BEGIN Records for this exercise

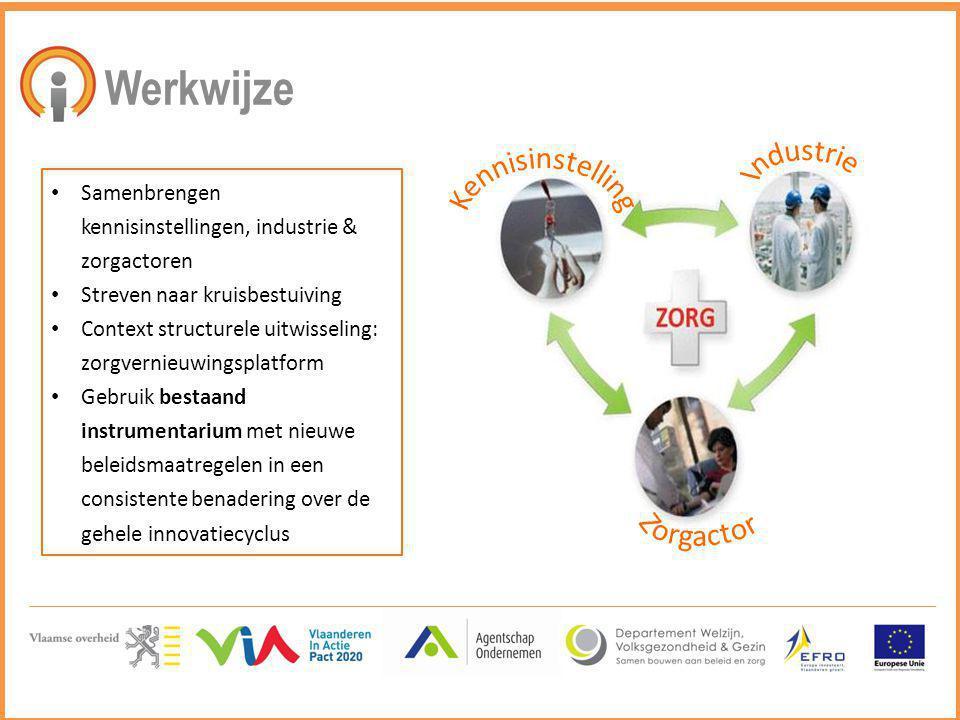 Werkwijze Samenbrengen kennisinstellingen, industrie & zorgactoren Streven naar kruisbestuiving Context structurele uitwisseling: zorgvernieuwingsplat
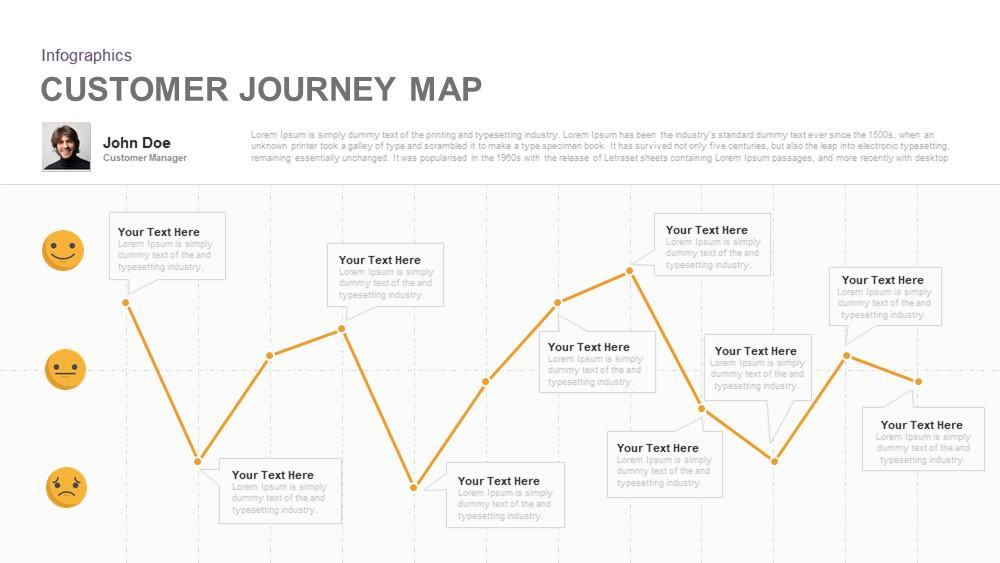 Customer Journey Map Diagram For PowerPoint And Keynote Template - Customer journey map template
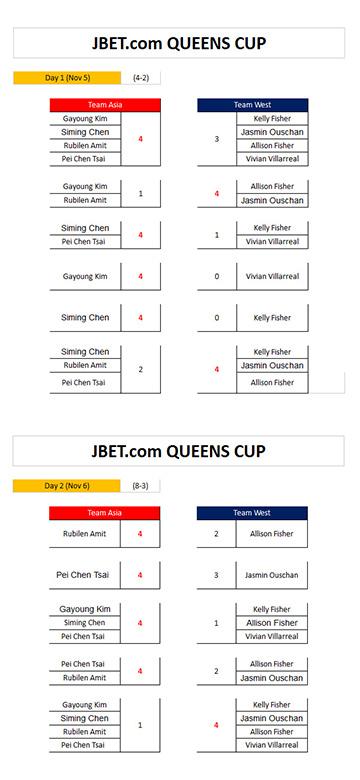 queenscup-results360.jpg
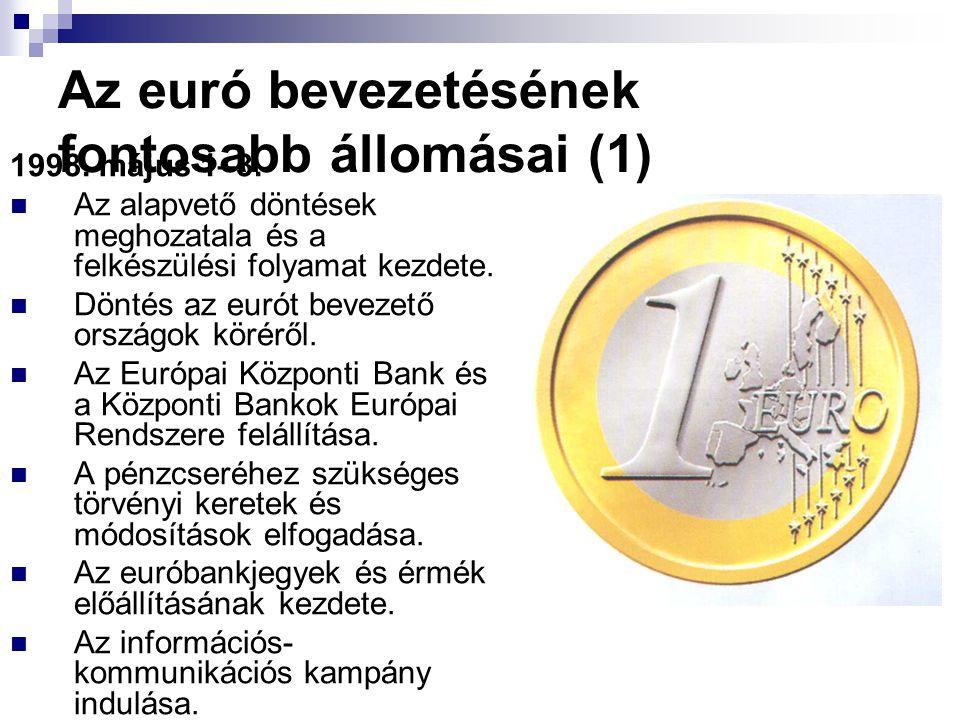 Az euró bevezetésének fontosabb állomásai (1) 1998. május 1–3. Az alapvető döntések meghozatala és a felkészülési folyamat kezdete. Döntés az eurót be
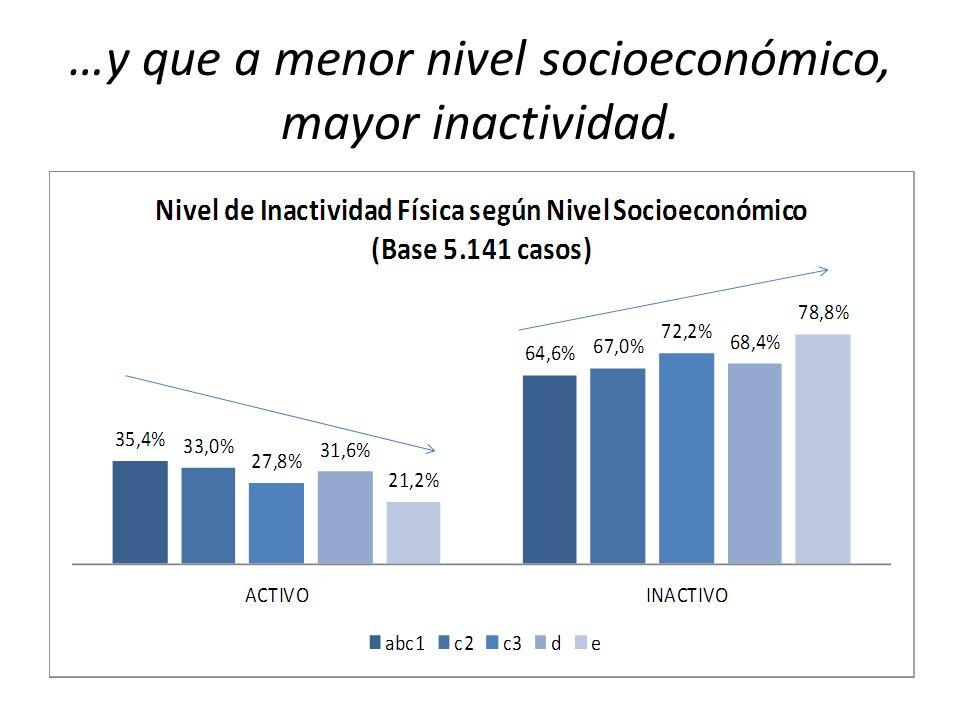 …y que a menor nivel socioeconómico, mayor inactividad.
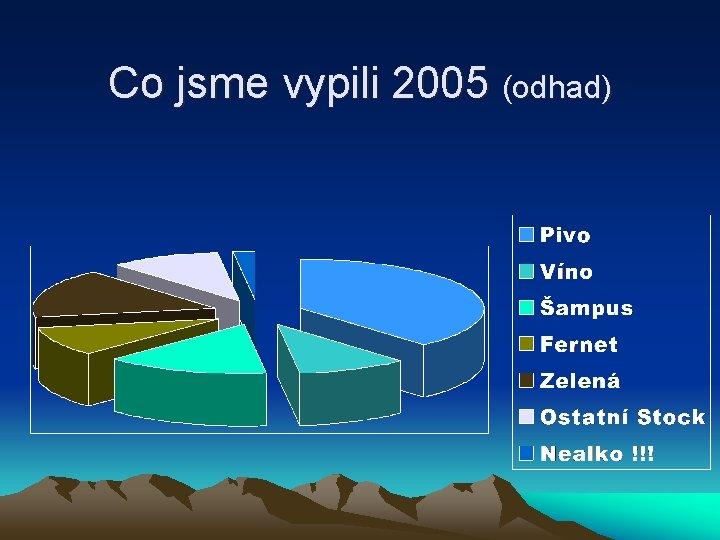 Co jsme vypili 2005 (odhad)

END Records for this exercise

## Work item
Your response should consist solely of the lines from the line with "Az euró bevezetésének" through the last line of the entries above, printed exactly and without pictures.

## Exercise output
 Az euró bevezetésének fontosabb állomásai (1) 1998. május 1–3. Az alapvető döntések meghozatala és a felkészülési folyamat kezdete. Döntés az eurót be
 …y que a menor nivel socioeconómico, mayor inactividad.
 Co jsme vypili 2005 (odhad)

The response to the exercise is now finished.